Analysis of gene expression data regulated by clock-genes: methodological approach and optimization

• Published in: Pathologie biologie (Paris) Vol. 61; no. 5; pp. e89 - e95
• Main Authors: Vuillaume, M-L, Kwiatkowski, F, Uhrhammer, N, Bidet, Y, Bignon, Y-J
• Format: Journal Article
• Language: French
• Published: France 01.10.2013
• Subjects: Carotenoids; Circadian Rhythm - genetics; Gene Expression Regulation; Genes, BRCA1; Humans; Mutation; Period Circadian Proteins - genetics; Corrélation; Correlation; Methodology; Transcriptom; Clock-gene; Transcriptome; Circadien; Gène du rythme; Circadian; Méthodologie
• ISSN: 1768-3114
• DOI: 10.1016/j.patbio.2010.12.001

In microarray data, wide-scale correlations are numerous and increase the number of genes correlated to a test condition (phenotype, mutation status, etc.) either positively or negatively. Several methods have been developed to limit the effect of such correlations on the false discovery rate, but these may reject too many genes that have a mild or indirect impact on the studied condition. We propose here a simple methodology to correct this spurious effect without eliminating weak but true correlations. This methodology was applied to a microarray dataset designed to distinguish heterozygous BRCA1 mutation carriers from non-carriers. As our samples were collected at different times in the morning, we evaluated the effect of correlations due to circadian rhythm. The circadian system is a well-known correlation network, regulated by a small number of period genes whose expression varies throughout the day in predictable ways. The downstream effects of this variation on the expression of other genes, however, are incompletely characterized.
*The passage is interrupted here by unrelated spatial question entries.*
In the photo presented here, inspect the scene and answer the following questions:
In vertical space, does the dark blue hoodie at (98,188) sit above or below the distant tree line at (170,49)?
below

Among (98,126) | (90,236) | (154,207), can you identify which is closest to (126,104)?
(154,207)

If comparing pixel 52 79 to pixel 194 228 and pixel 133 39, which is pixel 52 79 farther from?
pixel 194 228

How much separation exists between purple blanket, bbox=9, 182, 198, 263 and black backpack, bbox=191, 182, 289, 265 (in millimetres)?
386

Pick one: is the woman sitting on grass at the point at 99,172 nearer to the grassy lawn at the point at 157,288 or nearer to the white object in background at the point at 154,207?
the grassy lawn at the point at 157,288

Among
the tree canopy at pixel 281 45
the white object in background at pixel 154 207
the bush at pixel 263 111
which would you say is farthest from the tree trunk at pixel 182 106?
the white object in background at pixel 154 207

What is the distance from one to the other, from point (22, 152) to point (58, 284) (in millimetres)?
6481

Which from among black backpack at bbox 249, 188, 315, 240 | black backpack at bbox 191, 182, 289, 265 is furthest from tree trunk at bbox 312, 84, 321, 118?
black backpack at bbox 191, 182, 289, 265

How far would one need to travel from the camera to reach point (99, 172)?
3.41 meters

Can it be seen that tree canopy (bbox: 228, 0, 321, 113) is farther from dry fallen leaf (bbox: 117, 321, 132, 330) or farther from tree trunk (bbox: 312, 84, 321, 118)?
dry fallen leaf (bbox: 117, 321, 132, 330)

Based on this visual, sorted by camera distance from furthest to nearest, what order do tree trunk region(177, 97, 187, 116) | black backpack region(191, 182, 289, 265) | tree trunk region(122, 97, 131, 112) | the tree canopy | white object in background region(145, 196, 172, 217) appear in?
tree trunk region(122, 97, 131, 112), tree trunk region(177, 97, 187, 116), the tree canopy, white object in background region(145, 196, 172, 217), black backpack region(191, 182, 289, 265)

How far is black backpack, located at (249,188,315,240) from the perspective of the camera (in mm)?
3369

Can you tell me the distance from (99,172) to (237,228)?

We used two different strategies to correct this correlation bias, by either dividing or multiplying the expression of correlated genes by the expression of the considered period gene according to the sign of the correlation between the period gene and correlated gene (respectively positive or negative). We observed a linear relationship between the number of false-positive/negative genes and the strength of the correlation of the candidate gene to the test condition. BRCA1 was highly correlated to the period gene Per1; our correction methodology enabled us to recover genes coding for BRCA1-interacting proteins which were not selected in the initial direct analysis. This methodology may be valuable for other studies and can be applied very easily in case of well-known correlation networks.